Parallels.—The incident "Bones together" occurs in Rushen Coatie (infra, No. lxx.), and has been discussed by the Grimms, i., 399, and by Prof. Köhler, Or. und Occ., ii., 680.

LXI. THE BLINDED GIANT

Source.—Henderson's Folk-Lore of Northern Counties. See also Folk-Lore.

Parallels.—Polyphemus in the Odyssey and the Celtic parallels in Celtic Fairy Tales, No. v., "Conall Yellowclaw." The same incident occurs in one of Sindbad's voyages.

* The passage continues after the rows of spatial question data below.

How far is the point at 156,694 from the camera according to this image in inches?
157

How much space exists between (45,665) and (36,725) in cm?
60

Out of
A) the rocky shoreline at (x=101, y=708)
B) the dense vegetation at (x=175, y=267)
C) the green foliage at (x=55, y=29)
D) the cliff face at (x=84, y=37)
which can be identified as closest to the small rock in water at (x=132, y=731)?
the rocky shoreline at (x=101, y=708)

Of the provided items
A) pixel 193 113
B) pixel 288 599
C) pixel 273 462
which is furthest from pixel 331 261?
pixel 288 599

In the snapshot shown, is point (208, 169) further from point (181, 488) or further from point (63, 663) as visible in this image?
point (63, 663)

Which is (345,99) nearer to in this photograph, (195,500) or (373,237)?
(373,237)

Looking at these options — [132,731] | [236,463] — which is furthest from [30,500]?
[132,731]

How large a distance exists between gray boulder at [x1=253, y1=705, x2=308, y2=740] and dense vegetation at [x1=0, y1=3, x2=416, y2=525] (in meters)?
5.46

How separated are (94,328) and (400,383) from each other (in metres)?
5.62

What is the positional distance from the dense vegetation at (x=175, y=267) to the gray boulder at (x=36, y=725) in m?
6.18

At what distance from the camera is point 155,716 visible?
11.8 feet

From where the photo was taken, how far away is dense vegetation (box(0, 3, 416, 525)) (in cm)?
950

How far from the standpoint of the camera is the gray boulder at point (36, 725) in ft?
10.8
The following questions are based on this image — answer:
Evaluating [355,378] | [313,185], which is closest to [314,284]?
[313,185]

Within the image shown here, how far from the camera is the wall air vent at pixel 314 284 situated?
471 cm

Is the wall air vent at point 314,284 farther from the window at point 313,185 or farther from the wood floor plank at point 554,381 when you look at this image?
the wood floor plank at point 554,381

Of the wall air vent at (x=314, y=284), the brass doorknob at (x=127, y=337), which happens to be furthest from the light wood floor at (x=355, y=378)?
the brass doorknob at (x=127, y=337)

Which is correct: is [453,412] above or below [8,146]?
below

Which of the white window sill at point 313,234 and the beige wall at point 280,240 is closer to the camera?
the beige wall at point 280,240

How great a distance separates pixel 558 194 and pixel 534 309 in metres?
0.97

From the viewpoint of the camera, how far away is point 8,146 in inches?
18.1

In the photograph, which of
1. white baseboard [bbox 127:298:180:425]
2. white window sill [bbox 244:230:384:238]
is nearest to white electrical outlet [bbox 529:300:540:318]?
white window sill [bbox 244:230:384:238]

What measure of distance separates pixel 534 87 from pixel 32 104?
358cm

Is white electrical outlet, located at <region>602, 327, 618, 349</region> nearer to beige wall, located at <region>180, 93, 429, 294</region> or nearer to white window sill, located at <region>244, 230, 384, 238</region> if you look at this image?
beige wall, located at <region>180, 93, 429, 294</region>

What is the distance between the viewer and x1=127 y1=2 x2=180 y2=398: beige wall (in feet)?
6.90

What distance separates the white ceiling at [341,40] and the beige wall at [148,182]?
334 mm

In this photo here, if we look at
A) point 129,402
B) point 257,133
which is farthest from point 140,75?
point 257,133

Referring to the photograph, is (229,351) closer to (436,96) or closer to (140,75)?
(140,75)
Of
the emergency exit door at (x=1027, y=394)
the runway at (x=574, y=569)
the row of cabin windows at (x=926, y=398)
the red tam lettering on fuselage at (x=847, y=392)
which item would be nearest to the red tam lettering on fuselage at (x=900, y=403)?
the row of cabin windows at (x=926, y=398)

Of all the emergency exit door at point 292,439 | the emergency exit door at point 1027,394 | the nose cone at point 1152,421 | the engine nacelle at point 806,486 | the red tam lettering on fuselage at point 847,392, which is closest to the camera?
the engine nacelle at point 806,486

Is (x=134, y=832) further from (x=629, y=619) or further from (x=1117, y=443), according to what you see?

Remarks.—Here we have another instance of the localisation of a well-known myth. There can be little doubt that the version is ultimately to be traced back to the Odyssey. The one-eyed giant, the barred door, the escape through the blinded giant's legs in the skin of a slaughtered animal, are a series of incidents that could not have arisen independently and casually. Yet till lately the mill stood to prove if the narrator lied, and every circumstance of local particularity seemed to vouch for the autochthonous character of the myth. The incident is an instructive one, and I have therefore included it in this volume, though it is little more than an anecdote in its present shape.

LXII. SCRAPEFOOT

Source.—Collected by Mr. Batten from Mrs. H., who heard it from her mother over forty years ago.

Parallels.—It is clearly a variant of Southey's Three Bears (No. xviii.).

Remarks.—This remarkable variant raises the question whether Southey did anything more than transform Scrapefoot into his naughty old woman, who in her turn has been transformed by popular tradition into the naughty girl Silver-hair. Mr. Nutt ingeniously suggests that Southey heard the story told of an old vixen, and mistook the rustic name of a female fox for the metaphorical application to women of fox-like temper. Mrs. H.'s version to my mind has all the marks of priority. It is throughout an animal tale, the touch at the end of the shaking the paws and the name Scrapefoot are too volkstümlich to have been conscious variations on Southey's tale. In introducing the story in his Doctor, the poet laureate did not claim to do more than repeat a popular tale. I think that there can be little doubt that in Mrs. H.'s version we have now recovered this in its original form. If this is so, we may here have one more incident of the great Northern beast epic of bear and fox, on which Prof. Krohn has written an instructive monograph, Bär (Wolf.) und Fuchs (Helsingfors, 1889).